> [EXTRACTED INFORMATION]:
══════
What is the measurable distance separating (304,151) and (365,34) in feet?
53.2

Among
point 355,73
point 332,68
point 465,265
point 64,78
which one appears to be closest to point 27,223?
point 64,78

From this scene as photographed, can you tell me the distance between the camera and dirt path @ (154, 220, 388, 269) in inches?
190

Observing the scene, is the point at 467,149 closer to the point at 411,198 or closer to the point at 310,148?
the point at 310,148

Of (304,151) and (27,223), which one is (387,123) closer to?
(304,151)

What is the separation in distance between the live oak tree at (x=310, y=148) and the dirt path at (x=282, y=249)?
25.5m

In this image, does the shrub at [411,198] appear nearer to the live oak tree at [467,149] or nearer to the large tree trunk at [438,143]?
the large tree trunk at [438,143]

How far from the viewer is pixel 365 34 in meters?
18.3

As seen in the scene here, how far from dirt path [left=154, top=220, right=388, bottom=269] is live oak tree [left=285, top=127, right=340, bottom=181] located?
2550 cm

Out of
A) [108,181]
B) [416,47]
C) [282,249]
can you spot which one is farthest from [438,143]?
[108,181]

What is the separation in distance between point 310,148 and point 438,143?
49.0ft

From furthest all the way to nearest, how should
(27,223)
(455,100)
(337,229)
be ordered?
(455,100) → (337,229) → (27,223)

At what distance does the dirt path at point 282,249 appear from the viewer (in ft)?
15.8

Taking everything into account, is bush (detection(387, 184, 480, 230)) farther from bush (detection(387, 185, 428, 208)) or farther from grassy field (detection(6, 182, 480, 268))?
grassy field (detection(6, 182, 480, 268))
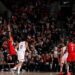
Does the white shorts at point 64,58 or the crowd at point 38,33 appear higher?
the crowd at point 38,33

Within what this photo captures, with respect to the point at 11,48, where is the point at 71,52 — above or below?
below

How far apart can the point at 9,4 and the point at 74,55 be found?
12.3 metres

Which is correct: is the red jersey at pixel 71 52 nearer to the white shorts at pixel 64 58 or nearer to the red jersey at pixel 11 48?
the white shorts at pixel 64 58

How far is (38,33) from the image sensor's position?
28062mm

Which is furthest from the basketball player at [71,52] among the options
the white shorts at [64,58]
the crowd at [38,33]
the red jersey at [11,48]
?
the crowd at [38,33]

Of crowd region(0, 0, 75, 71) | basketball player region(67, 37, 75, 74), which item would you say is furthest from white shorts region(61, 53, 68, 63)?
crowd region(0, 0, 75, 71)

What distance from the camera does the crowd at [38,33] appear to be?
25062 mm

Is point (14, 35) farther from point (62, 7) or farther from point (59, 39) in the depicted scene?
point (62, 7)

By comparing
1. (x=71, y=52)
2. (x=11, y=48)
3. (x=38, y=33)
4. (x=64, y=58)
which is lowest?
(x=64, y=58)

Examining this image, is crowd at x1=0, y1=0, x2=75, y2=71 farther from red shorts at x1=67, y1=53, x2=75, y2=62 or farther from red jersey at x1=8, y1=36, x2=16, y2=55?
red shorts at x1=67, y1=53, x2=75, y2=62

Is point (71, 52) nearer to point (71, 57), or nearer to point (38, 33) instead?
point (71, 57)

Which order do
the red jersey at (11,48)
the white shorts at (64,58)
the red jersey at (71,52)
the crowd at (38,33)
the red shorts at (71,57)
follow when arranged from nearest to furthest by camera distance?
1. the red jersey at (71,52)
2. the red shorts at (71,57)
3. the white shorts at (64,58)
4. the red jersey at (11,48)
5. the crowd at (38,33)

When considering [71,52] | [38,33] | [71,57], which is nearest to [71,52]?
[71,52]

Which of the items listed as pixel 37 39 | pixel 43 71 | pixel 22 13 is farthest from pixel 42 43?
pixel 22 13
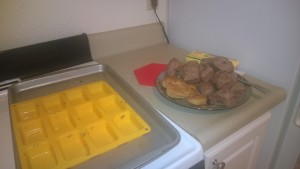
══════
> [STATED TASK]:
Identify every line in the material above that contains the string "trunk", and copy each of those lines in full. Case counts.

> [COMPLETED EXERCISE]:
In this image, does the shrub at [411,198] appear nearer to the live oak tree at [467,149] or nearer to the large tree trunk at [438,143]?
the large tree trunk at [438,143]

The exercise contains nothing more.